If one or more components are going to be subject to high utilization, then a load test (or stress test) is used. One example of this is the server stress test, where the app’s behavior is tested in reaction high server demand. For applications that require an internet connection, a network load test is conducted to see how a weak internet connection affects app functionality. Stress tests are designed to show how much stress certain components can take before their performance becomes restricted.

The above tests don’t necessarily have to be carried out manually. Diverse testing tools can make the work considerably easier in many areas of app testing. Seeing as this article series discusses mobile application development for both Android and iOS, the following app testing tools are those which are consistently available across both platforms.

Appium is a cross-platform open source program for test automation thatis available for download free of charge. This tool doesn't only test native Android and iOS apps, but also supports test automation of hybrid apps and web apps.

Appium uses the same programming interface for both iOS and Android, so it is easy to reuse previously written code. The created tests can be carried out on physical devices, simulators, or emulators. Appium is incredibly helpful software for the execution of automated app tests, however, the program does require the user to have a certain level of pre-existing know-how.

On TestFairy’s website, developers can upload their app and invite people to participate in app testing. These people can then download and use the application – essentially, TestFairy allows for self-organized crowd testing. The tool has an error reporting feature and can record video of app test usage.
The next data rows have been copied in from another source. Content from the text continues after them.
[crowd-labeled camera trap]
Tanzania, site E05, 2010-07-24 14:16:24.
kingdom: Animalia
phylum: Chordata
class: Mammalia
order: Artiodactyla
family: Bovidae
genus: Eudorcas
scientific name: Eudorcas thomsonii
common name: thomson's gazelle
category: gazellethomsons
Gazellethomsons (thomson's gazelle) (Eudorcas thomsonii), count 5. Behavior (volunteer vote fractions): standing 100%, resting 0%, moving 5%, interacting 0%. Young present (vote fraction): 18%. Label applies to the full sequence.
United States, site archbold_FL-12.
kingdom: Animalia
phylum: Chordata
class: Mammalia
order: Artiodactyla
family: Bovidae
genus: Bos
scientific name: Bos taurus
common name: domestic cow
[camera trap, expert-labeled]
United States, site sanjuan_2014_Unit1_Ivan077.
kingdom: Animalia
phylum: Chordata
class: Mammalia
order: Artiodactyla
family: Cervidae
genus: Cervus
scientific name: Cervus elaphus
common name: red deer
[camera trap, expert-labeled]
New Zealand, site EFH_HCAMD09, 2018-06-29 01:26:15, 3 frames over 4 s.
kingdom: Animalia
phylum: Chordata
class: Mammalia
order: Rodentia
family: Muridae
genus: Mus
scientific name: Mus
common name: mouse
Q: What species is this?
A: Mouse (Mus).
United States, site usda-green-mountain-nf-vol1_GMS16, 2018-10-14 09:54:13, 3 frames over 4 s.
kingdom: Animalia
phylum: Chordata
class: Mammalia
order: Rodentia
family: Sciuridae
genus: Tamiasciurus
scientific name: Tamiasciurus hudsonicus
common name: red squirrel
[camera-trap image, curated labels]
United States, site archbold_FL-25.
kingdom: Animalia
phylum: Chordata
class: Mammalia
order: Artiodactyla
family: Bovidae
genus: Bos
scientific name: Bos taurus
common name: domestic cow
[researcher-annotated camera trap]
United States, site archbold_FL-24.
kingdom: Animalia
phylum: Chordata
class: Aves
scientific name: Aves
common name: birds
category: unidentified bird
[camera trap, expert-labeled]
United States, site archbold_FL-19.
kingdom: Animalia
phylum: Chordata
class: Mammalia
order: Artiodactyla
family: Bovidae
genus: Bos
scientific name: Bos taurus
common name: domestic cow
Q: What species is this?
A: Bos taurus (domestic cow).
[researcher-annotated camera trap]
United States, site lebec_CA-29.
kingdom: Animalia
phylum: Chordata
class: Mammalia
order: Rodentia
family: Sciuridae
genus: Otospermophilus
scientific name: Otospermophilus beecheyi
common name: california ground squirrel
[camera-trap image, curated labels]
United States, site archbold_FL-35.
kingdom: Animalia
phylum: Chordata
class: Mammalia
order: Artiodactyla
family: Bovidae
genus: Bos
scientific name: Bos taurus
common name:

TestFairy is available as a free download and also a paid enterprise version.

Ubertesters is a platform that helps with beta testing for apps. Developers have complete control over the tests and receive detailed reports. On the platform it is easy to work together as a team, detect programming errors using various tools, create and test different versions of the app, and perform crowd tests (for example, in the form of functionality or usability tests). Ubertesters is offered in various packages, each with different features – the package with the fewest features is available for free download.

Obviously, the reach of an app can be extended by designing it to run on many older devices. The adaptation of an app to the largest possible number of devices, though, has its limits. CPU-intensive applications, for example, whose functions require a stronger processor and/or more memory, can sometimes not be prepared optimally for older hardware. Another example: if an app requires a powerful internet connection, it should absolutely not be adapted to any usage situation in which there is only a weak internet connection.

Some applications simply require certain technical prerequisites. For example, some applications require a particular screen size in order to run. Another example is the YouTube app, which can only function with access to a sufficiently fast data transfer rate; yet it is still one of the most downloaded applications ever. Adjustments and reductions of functionality in favor of a large app range should only be made if the app functionality is not reduced more than desired.